## Task directions
Render the stretch of the records below that starts with the line containing "Order these objects" and ends with the line containing "Answer: the bench", both lines included, as a numbered list with one line per item, leaving out any blank lines.
+ + + + +
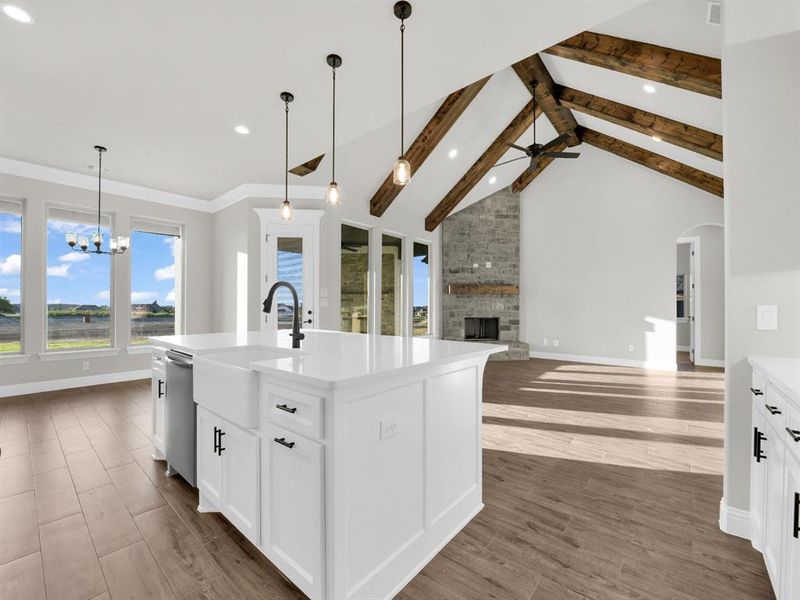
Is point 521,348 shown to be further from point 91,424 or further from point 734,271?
point 91,424

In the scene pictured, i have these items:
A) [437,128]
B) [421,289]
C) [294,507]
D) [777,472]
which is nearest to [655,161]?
[437,128]

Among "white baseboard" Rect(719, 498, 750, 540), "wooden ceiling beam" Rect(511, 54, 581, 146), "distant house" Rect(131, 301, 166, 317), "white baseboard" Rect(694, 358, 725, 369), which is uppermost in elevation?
"wooden ceiling beam" Rect(511, 54, 581, 146)

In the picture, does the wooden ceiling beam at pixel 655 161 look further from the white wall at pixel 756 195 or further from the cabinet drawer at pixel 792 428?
the cabinet drawer at pixel 792 428

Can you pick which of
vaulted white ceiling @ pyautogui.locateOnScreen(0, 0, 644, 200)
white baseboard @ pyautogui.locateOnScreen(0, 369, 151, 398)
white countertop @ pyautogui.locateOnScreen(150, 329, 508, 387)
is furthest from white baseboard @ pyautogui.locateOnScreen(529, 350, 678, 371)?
white baseboard @ pyautogui.locateOnScreen(0, 369, 151, 398)

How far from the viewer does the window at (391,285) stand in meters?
7.29

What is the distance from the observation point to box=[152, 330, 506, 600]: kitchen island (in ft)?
4.36

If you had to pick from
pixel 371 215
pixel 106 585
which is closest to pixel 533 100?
pixel 371 215

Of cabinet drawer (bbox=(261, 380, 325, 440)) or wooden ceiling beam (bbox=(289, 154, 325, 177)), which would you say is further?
wooden ceiling beam (bbox=(289, 154, 325, 177))

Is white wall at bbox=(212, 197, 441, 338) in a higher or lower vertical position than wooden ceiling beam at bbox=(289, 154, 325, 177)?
lower

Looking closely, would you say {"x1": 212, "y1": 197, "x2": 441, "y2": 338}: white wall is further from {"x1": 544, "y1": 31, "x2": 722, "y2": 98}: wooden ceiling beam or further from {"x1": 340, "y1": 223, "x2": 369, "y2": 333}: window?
{"x1": 544, "y1": 31, "x2": 722, "y2": 98}: wooden ceiling beam

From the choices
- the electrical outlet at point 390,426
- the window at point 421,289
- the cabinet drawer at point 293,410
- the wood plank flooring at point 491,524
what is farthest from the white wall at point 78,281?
the electrical outlet at point 390,426

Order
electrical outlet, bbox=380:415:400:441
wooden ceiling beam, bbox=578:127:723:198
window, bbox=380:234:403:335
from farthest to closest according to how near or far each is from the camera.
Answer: window, bbox=380:234:403:335 → wooden ceiling beam, bbox=578:127:723:198 → electrical outlet, bbox=380:415:400:441

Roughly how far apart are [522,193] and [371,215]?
3.53 meters

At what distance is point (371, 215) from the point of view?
668cm
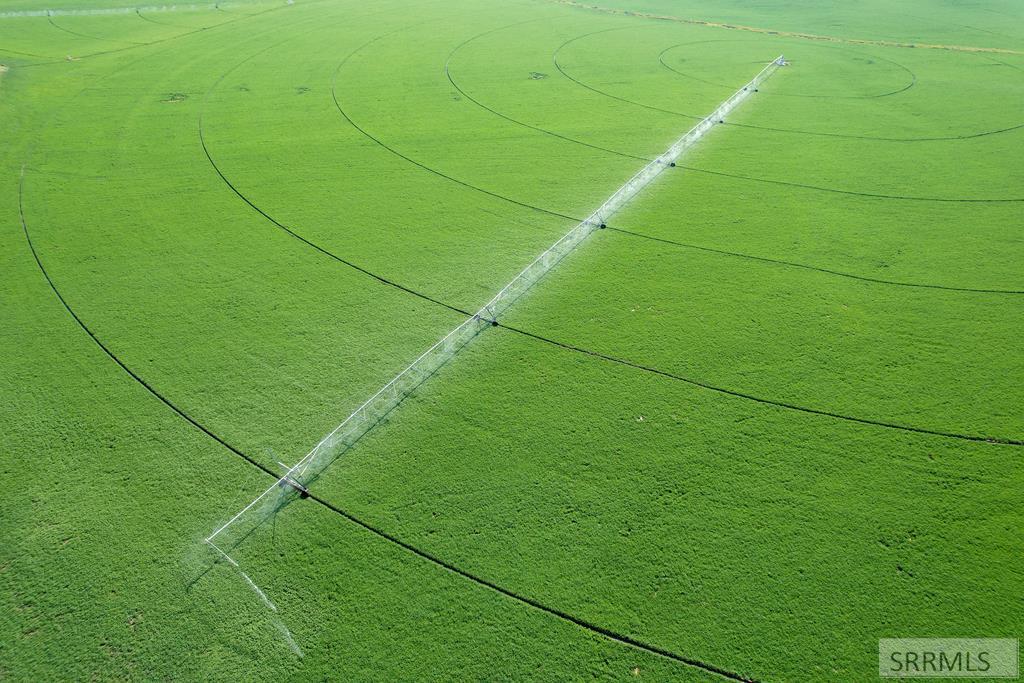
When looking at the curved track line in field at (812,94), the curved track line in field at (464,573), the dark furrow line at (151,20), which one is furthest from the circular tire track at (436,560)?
the dark furrow line at (151,20)

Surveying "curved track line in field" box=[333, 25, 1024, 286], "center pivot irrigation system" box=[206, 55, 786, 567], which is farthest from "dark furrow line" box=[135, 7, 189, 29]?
"center pivot irrigation system" box=[206, 55, 786, 567]

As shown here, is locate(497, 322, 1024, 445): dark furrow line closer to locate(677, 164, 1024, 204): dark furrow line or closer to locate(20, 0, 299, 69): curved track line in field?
locate(677, 164, 1024, 204): dark furrow line

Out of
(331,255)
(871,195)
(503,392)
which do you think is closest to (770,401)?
(503,392)

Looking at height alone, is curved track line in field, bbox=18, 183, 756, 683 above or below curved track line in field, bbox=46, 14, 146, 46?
below

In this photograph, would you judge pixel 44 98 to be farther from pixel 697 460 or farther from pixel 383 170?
pixel 697 460

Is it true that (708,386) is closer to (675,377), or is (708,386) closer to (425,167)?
(675,377)

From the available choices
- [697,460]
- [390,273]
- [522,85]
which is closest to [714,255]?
[697,460]

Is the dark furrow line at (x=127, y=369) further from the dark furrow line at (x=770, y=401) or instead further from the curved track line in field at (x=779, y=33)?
the curved track line in field at (x=779, y=33)
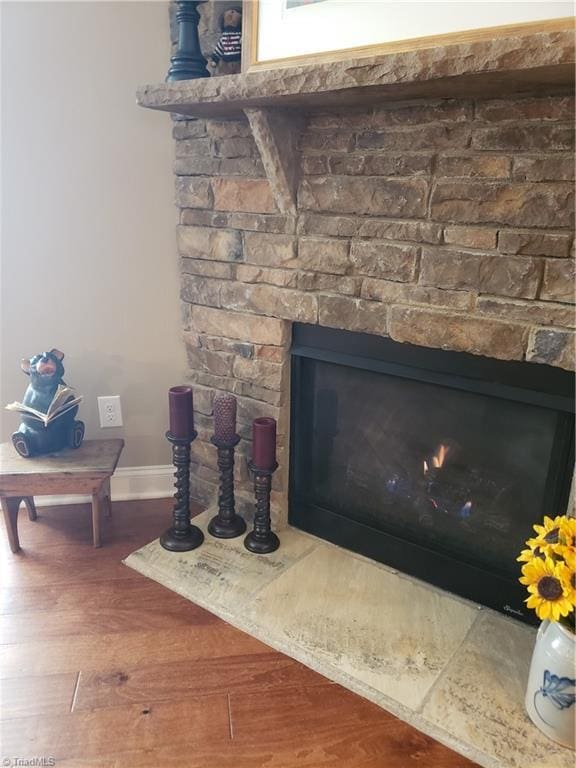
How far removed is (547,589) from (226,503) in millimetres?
1128

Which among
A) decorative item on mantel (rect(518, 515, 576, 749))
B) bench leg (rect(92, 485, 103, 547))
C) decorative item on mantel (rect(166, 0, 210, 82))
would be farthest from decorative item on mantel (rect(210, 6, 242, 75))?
decorative item on mantel (rect(518, 515, 576, 749))

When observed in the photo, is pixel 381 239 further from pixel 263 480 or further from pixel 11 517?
pixel 11 517

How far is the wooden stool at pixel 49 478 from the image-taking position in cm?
205

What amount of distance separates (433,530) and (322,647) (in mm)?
529

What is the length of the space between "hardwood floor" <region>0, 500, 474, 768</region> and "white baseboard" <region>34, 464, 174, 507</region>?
468 mm

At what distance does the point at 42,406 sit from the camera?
2115mm

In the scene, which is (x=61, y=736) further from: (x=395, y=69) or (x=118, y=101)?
(x=118, y=101)

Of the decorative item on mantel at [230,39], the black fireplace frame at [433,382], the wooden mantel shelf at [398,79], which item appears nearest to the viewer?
the wooden mantel shelf at [398,79]

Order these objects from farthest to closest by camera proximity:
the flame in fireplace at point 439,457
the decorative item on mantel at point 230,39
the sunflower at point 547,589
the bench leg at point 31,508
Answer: the bench leg at point 31,508 < the flame in fireplace at point 439,457 < the decorative item on mantel at point 230,39 < the sunflower at point 547,589

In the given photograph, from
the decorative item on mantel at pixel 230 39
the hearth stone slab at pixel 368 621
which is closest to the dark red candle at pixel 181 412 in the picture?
the hearth stone slab at pixel 368 621

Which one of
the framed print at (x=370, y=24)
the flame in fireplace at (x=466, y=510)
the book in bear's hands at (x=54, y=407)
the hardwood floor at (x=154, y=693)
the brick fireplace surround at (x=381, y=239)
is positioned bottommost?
the hardwood floor at (x=154, y=693)

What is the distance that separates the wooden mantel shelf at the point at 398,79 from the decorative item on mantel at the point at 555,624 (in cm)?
99

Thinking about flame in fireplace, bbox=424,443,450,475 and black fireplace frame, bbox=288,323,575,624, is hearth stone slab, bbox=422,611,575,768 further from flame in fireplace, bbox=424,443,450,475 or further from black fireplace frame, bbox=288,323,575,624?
flame in fireplace, bbox=424,443,450,475

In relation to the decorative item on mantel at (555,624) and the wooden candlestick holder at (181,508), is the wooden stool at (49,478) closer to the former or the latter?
the wooden candlestick holder at (181,508)
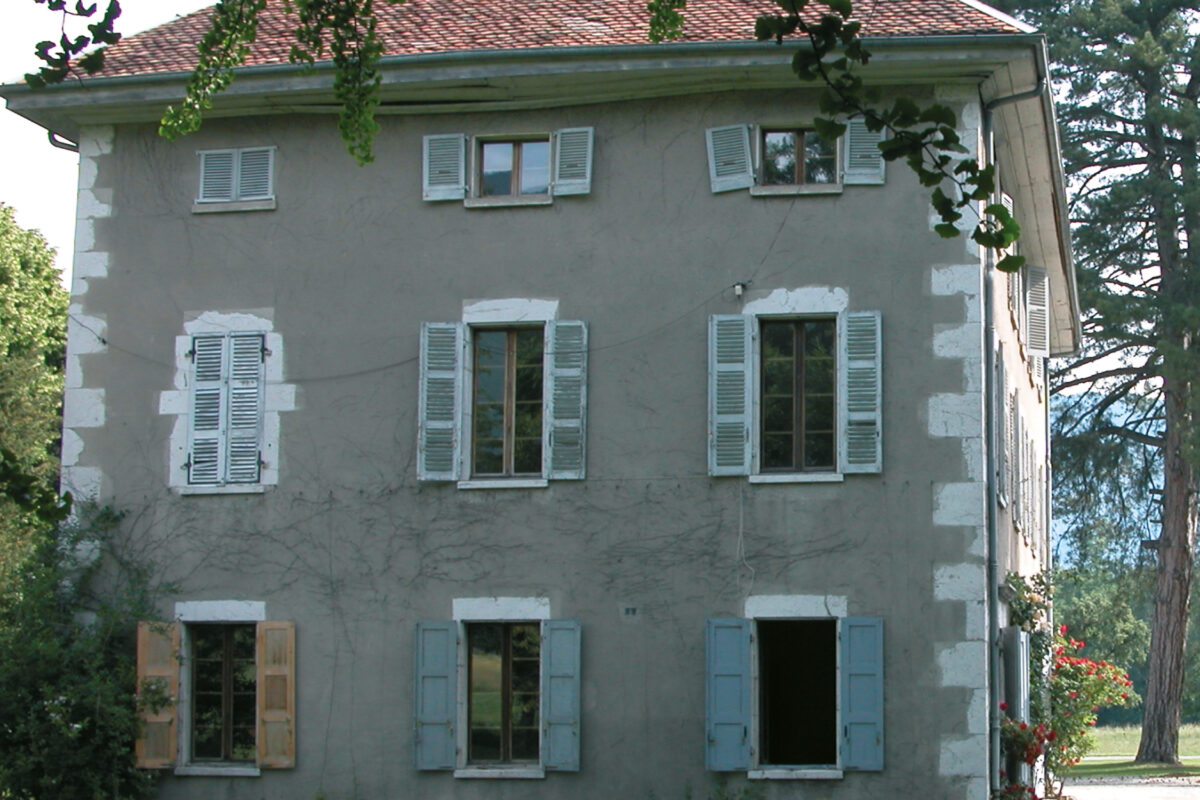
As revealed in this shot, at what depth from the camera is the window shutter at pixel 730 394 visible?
1518 cm

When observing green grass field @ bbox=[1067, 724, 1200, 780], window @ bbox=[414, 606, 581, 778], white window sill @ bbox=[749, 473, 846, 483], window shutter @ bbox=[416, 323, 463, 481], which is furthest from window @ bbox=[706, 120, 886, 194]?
green grass field @ bbox=[1067, 724, 1200, 780]

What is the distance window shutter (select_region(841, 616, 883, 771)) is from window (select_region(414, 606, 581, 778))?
2.21 m

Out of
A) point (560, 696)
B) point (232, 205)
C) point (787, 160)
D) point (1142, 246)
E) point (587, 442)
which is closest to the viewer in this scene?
point (560, 696)

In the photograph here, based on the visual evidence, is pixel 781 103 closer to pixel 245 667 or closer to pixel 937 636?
pixel 937 636

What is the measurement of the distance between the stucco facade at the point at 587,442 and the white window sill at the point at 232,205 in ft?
0.18

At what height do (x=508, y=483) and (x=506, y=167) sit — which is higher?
(x=506, y=167)

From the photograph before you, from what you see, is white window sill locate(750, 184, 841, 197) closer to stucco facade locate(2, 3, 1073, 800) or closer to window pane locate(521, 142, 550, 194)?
stucco facade locate(2, 3, 1073, 800)

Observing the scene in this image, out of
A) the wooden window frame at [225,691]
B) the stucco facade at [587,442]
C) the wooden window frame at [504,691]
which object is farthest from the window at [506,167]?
the wooden window frame at [225,691]

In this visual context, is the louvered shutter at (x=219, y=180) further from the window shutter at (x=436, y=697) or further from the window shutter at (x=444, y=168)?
the window shutter at (x=436, y=697)

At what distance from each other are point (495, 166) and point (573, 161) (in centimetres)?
78

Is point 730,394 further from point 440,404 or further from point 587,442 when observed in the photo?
point 440,404

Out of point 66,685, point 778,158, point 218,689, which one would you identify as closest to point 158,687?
point 218,689

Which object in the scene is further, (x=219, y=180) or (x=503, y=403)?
(x=219, y=180)

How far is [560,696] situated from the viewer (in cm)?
1519
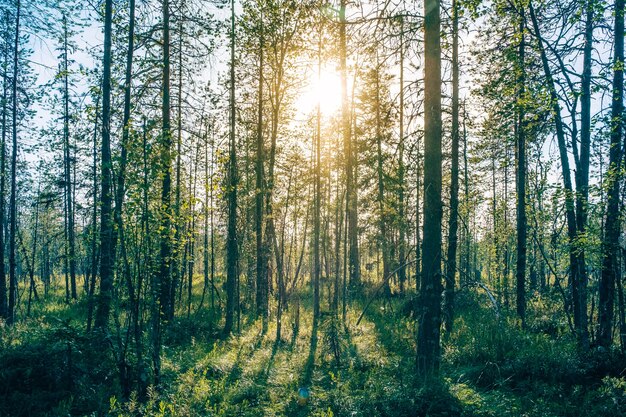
+ + + + +
## Output
1. Order these objects from farthest to closest by camera proximity:
2. the flame in fireplace at point 439,457
3. the decorative item on mantel at point 230,39
4. the sunflower at point 547,589
5. the bench leg at point 31,508
6. Answer: the bench leg at point 31,508 < the flame in fireplace at point 439,457 < the decorative item on mantel at point 230,39 < the sunflower at point 547,589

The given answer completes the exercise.